Crypto news

21.06.2026
17:38

Japan's pension fund allocates 1% of assets to cryptocurrencies — a new signal of institutional adoption

Venture, Institutional digest

The Nationwide Business Corporate Pension Fund, a corporate pension fund serving approximately 1,200 small and medium-sized enterprises in Japan, has made a strategic decision to allocate about 1% of its assets to cryptocurrency investments. This investment is expected to be implemented in the 2026 fiscal year.

The fund manages 21.3 billion yen, equivalent to approximately $130 million. Thus, the planned investment volume in digital assets will amount to around $1.3 million. The funds will be directed through a portfolio of a major hedge fund that already includes several crypto assets. This approach allows for risk diversification and professional management, bypassing the direct purchase of volatile coins.

This decision marks another important step in the process of institutional integration of cryptocurrencies. Japan, known for its progressive regulation of digital assets, continues to demonstrate that even conservative financial institutions, such as pension funds, are beginning to view Bitcoin and altcoins as a legitimate tool for long-term capital preservation.

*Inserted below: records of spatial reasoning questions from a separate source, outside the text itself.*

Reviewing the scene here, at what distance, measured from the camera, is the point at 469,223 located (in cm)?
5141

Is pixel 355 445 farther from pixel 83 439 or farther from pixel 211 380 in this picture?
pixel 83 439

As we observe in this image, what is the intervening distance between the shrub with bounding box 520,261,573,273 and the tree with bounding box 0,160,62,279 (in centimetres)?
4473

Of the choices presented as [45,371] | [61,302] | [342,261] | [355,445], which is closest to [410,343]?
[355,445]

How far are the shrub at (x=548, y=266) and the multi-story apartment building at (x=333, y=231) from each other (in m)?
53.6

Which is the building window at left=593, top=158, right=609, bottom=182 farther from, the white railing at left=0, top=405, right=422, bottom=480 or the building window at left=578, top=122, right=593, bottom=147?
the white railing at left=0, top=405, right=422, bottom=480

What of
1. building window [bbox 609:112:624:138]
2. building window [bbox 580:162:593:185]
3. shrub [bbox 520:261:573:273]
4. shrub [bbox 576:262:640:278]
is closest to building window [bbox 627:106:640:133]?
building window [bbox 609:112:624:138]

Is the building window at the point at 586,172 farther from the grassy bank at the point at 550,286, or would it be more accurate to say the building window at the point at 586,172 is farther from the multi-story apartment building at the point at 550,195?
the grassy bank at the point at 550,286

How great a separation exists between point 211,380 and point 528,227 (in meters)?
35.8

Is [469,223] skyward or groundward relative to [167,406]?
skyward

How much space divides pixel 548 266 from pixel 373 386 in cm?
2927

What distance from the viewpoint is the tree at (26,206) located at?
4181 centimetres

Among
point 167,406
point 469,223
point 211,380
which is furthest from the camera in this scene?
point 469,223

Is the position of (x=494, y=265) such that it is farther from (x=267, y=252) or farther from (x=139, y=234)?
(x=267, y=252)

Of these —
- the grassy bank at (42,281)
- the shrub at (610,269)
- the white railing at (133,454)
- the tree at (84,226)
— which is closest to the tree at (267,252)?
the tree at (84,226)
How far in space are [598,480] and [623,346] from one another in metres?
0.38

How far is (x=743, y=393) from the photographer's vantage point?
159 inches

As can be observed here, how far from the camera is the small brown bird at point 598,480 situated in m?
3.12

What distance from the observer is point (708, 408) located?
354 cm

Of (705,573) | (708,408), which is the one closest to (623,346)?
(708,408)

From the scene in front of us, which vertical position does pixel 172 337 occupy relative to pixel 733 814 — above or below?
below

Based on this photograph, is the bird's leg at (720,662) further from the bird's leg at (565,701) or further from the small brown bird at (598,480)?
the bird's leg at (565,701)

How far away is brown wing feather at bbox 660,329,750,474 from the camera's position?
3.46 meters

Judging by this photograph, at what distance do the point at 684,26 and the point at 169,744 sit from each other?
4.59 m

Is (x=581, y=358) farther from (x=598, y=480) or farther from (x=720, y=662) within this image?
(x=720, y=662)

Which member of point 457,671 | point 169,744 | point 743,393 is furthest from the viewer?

My expert perspective: Although 1% of assets seems like a modest share, the precedent itself is of immense significance. Pension funds have traditionally avoided high-risk assets, and their entry into the crypto sphere is a powerful psychological and market signal. If such steps become a trend among Japanese and Asian funds, we could see a new influx of institutional capital that will support the market even amid macroeconomic uncertainty.